> Extract to read
******************************
05-reasoning-capability-framework.md (10 min)

  • What should a reasoning system do? 4 capability tiers:
    • Tier 1: Retrieval (facts)
    • Tier 2: Reasoning (comparisons)
    • Tier 3: Causality (why?)
    • Tier 4: Planning (how to achieve X?)
  • Design tradeoffs: Why separate these concerns?

06-pattern-representation.md (5 min)

  • Alternative: Simplify world to numerical patterns
  • When to use: Simple scenarios, fast inference
  • When not to use: Complex reasoning, multi-step planning

Experiments & Lessons

implementation-roadmap.md (10 min)

  • How you'd actually build this (proposed 2-week POC)
  • Phase breakdown: from setup to demo
  • Why simulate-first > LLM-first for POC

Tests & Examples

tests-hallucination-examples.md

  • 10 categories of common AI failures
  • Concrete examples (factual, logical, causal)
  • Use to validate your reasoning system

tests-logic-questions.md

  • 8 logic puzzles to test reasoning
  • From easy (arithmetic) to hard (spatial planning)

08-test-questions-framework.md (15 min)

  • Comprehensive framework: 50 test questions across 10 difficulty levels
  • From simple retrieval to complex counterfactual reasoning
  • Recommended starting points and phased testing approach
  • Use to systematically validate reasoning capabilities

example-2d-simulation.py

  • Runnable code: 2D world with plants and water
  • Demonstrates State → Action → NewState
  • ~100 lines, no dependencies

example-pattern-detection.py

  • Runnable code: Detect apple growth/ripening/falling
  • Demonstrates pattern recognition on state sequences
  • Shows how to answer "did X happen?" questions

space_of_thoughts.html

  • Interactive visualization: "Combinatorial Mind: The Space of Possible Thoughts"
  • Visualizes the combinatorial explosion of possible thoughts/ideas
  • Shows how many combinations can be created from building blocks (objects, properties, relations, actions)
  • Interactive canvas with particles representing different concept types
  • Demonstrates the exponential growth of possible combinations as you add more building blocks
  • Open in a web browser to explore

Working Implementation

[to be added soon]

Reference

REFERENCES.md

  • Books & papers that inform this approach
  • Cognitive science (mental models, spatial reasoning)
  • AI/reasoning (search, planning, causal inference)
******************************
Saved entries
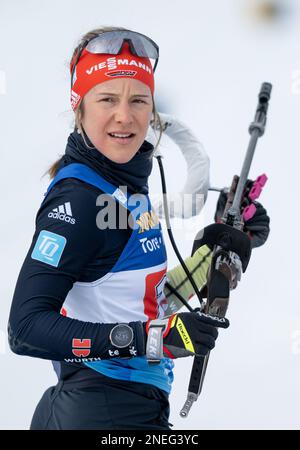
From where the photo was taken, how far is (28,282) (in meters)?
1.54

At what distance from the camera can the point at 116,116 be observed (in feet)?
5.75

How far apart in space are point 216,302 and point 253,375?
1.66m

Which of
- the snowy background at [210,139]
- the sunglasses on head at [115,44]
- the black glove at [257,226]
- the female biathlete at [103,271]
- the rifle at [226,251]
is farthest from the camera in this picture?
the snowy background at [210,139]

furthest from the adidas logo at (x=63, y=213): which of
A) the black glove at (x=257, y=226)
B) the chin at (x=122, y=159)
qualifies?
the black glove at (x=257, y=226)

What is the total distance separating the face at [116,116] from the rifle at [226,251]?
37 centimetres

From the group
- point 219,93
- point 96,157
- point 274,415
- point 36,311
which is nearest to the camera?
point 36,311

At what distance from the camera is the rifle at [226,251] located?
174 centimetres

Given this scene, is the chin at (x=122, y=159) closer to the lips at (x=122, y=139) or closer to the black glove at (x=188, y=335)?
the lips at (x=122, y=139)

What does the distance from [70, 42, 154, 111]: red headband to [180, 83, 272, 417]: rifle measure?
0.45m

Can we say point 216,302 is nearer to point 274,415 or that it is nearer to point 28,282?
point 28,282

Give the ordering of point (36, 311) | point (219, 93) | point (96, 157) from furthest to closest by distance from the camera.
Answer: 1. point (219, 93)
2. point (96, 157)
3. point (36, 311)

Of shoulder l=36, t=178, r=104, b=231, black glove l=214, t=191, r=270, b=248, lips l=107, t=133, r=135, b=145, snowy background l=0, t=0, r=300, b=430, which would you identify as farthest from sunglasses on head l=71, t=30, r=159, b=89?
snowy background l=0, t=0, r=300, b=430

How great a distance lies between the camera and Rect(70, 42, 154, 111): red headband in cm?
181
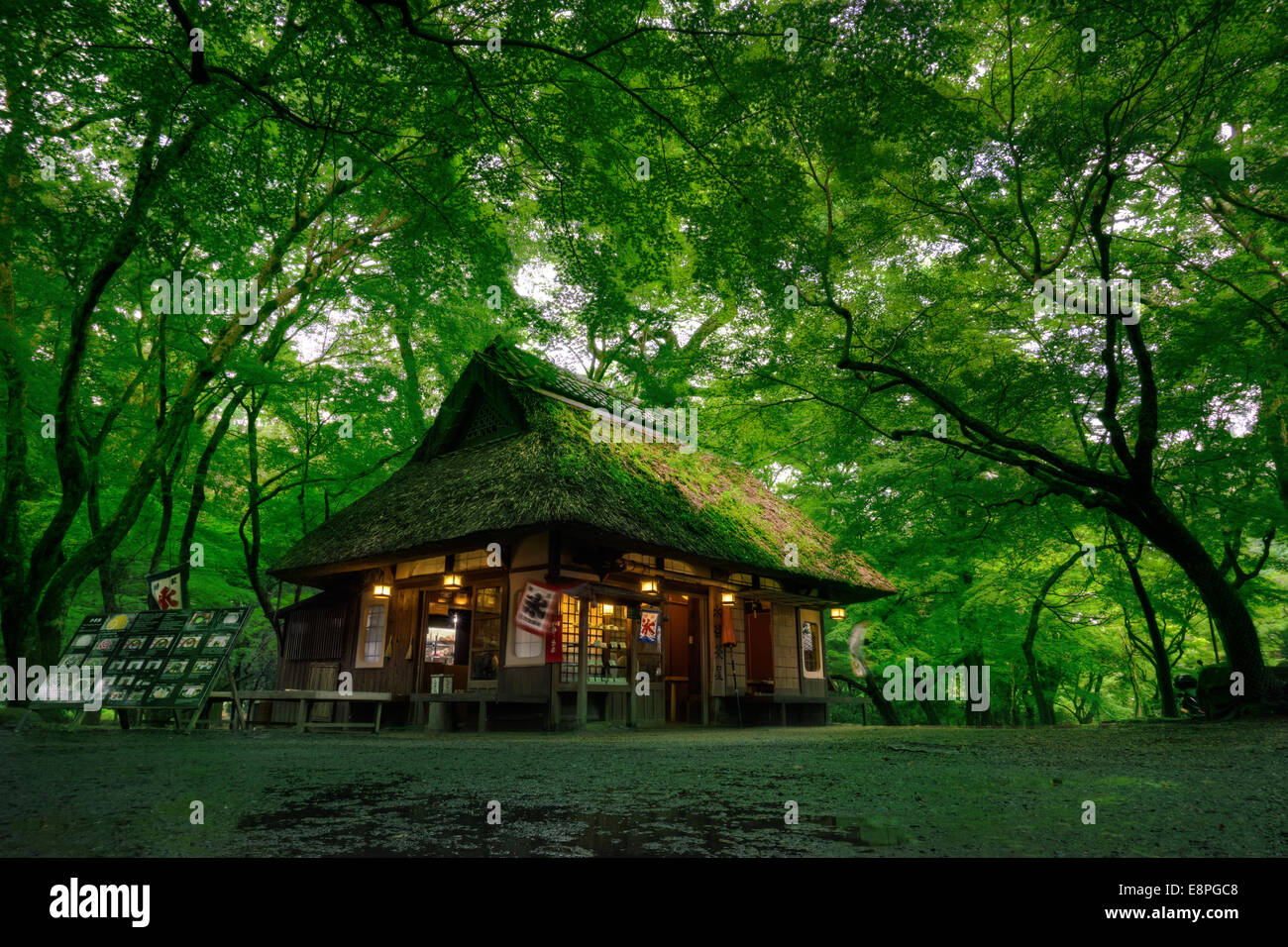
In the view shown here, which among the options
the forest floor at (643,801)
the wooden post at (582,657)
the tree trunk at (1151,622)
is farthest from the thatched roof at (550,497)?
the tree trunk at (1151,622)

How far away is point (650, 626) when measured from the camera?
456 inches

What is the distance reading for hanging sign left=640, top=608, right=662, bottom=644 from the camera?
37.6 ft

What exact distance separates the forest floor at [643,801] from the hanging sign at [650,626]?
5.66 m

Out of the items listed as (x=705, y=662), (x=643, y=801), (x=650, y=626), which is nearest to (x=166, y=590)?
(x=650, y=626)

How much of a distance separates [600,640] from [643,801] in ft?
26.7

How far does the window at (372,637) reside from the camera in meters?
12.4

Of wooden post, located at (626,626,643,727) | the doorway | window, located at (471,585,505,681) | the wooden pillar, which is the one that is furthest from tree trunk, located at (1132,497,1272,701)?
window, located at (471,585,505,681)

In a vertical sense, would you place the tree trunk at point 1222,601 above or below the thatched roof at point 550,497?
below

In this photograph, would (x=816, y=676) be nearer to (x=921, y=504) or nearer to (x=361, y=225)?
(x=921, y=504)

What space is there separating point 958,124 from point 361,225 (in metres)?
10.1

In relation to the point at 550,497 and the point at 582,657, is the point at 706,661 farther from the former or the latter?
the point at 550,497

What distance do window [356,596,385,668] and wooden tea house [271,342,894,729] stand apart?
0.13 feet

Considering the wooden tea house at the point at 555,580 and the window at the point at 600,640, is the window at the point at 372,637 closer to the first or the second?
the wooden tea house at the point at 555,580

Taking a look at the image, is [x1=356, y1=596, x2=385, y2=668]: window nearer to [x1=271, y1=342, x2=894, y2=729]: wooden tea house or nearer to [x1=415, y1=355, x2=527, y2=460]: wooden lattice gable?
[x1=271, y1=342, x2=894, y2=729]: wooden tea house
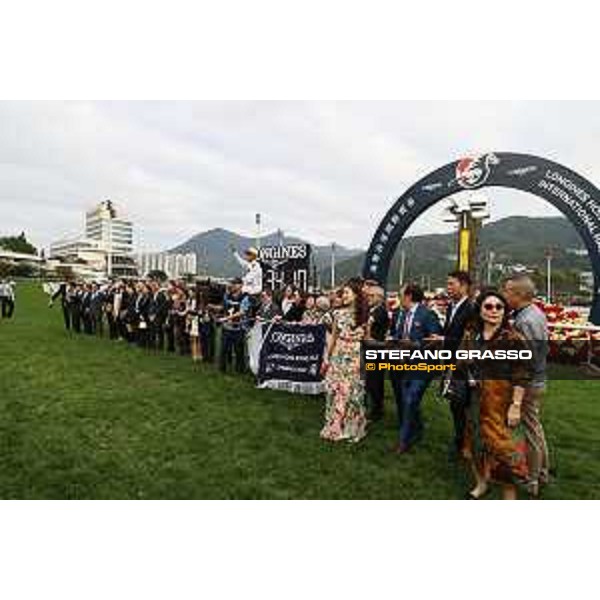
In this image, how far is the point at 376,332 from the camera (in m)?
6.70

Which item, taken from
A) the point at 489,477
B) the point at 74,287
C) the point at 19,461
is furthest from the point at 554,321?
the point at 74,287

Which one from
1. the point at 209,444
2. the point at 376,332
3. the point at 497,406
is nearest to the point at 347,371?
the point at 376,332

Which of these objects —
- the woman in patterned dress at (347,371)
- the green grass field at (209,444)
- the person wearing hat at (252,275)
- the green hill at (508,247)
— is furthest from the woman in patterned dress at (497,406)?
the green hill at (508,247)

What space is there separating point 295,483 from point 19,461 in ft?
7.96

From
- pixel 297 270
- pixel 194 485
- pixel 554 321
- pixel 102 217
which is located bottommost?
pixel 194 485

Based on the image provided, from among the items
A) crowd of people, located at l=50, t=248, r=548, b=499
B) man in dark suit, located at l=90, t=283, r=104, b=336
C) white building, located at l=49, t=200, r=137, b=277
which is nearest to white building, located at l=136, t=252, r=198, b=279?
white building, located at l=49, t=200, r=137, b=277

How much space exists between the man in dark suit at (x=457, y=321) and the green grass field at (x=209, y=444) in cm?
41

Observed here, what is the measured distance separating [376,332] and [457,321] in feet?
4.21

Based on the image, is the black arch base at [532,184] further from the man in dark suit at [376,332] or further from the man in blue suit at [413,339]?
the man in blue suit at [413,339]

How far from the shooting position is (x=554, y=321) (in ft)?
43.5

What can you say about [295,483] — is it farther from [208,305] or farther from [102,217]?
[102,217]

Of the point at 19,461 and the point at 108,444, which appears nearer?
the point at 19,461

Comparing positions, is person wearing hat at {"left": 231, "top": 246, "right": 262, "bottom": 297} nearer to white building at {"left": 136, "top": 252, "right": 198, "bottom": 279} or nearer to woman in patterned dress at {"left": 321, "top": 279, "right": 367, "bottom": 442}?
woman in patterned dress at {"left": 321, "top": 279, "right": 367, "bottom": 442}

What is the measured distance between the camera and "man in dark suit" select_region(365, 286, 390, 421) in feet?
21.9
******************************
> To do
Continue the file guide for the reasoning-system project from where it stops.

> Task output
Key Findings

❌ What Didn't Work

  1. Direct LLM-to-world-model — Training LLM to output coordinates: 60% accuracy. Fails because:

    • LLMs struggle with precise numbers
    • Text provides incomplete information
    • Models memorize patterns instead of learning reasoning
  2. "Complete world model" requirement — Overkill for proving the core idea. Better to:

    • Start with minimal ontology (5-10 entities)
    • Build incrementally
    • Test each reasoning level independently

⚠️ What's Still Open

  • Scaling: Does this work beyond toy 2D worlds?
  • Grounding: How do you connect symbols to real sensor data?
  • Learning: Can the reasoning rules be learned, not hardcoded?
  • Integration: How does this work with LLMs for language understanding?

Status

🟡 Exploratory Phase

  • Some ideas validated through experiments
  • Most untested in production
  • Use as inspiration, not as blueprint

What This Is

  • Design documents & conceptual frameworks
  • Failed experiments (lessons learned)
  • Test cases & examples
  • Roadmap for future implementation

What This Is NOT

  • Production-ready code
  • Complete system
  • Peer-reviewed research
  • Finished ideas

Who This Is For

  • People skeptical of LLM-only approaches who want to understand why
  • Anyone interested in causal reasoning systems looking for architecture ideas
  • Builders who want a concrete alternative to pure language models

Next Steps

Pick one idea. Build it. Measure it. Iterate.

Some concrete options:


No Hype, Just Ideas

This project is honest about limitations:

  • ✅ Explains what worked and what didn't
  • ✅ No fake demos or overstatements
  • ✅ Clear about what's exploratory vs. proven
  • ✅ Separates big vision from practical steps
  • ❌ Not claiming to solve AGI
  • ❌ Not claiming to replace LLMs
  • ❌ Not claiming production-readiness

Collaboration welcome. Fork, improve, build on this.


License

These ideas are open. Use, modify, improve them freely.